▶ [ASSIGNMENT]
Nothing but the lines from the one containing "結婚祝 出産祝 記念品" through the final line of the data should be repeated, and each must be exact.

▶ [RAW DATA]
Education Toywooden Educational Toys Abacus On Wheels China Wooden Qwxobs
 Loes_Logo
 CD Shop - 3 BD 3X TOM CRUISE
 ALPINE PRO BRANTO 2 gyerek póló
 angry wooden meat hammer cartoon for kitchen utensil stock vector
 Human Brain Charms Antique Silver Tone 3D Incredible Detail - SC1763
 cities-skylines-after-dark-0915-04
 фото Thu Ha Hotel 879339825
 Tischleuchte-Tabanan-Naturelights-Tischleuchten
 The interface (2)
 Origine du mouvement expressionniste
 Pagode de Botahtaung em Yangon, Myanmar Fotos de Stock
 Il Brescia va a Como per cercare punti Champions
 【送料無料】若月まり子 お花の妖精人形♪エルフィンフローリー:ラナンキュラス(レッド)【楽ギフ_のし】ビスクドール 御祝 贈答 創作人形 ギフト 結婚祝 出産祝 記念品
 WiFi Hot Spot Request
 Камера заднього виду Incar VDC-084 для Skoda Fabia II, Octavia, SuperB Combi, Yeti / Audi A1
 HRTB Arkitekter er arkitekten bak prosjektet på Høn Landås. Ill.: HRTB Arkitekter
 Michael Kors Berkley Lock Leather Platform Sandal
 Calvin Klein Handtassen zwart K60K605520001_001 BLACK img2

▶ [RESPONSE TO THIS TASK]
 【送料無料】若月まり子 お花の妖精人形♪エルフィンフローリー:ラナンキュラス(レッド)【楽ギフ_のし】ビスクドール 御祝 贈答 創作人形 ギフト 結婚祝 出産祝 記念品
 WiFi Hot Spot Request
 Камера заднього виду Incar VDC-084 для Skoda Fabia II, Octavia, SuperB Combi, Yeti / Audi A1
 HRTB Arkitekter er arkitekten bak prosjektet på Høn Landås. Ill.: HRTB Arkitekter
 Michael Kors Berkley Lock Leather Platform Sandal
 Calvin Klein Handtassen zwart K60K605520001_001 BLACK img2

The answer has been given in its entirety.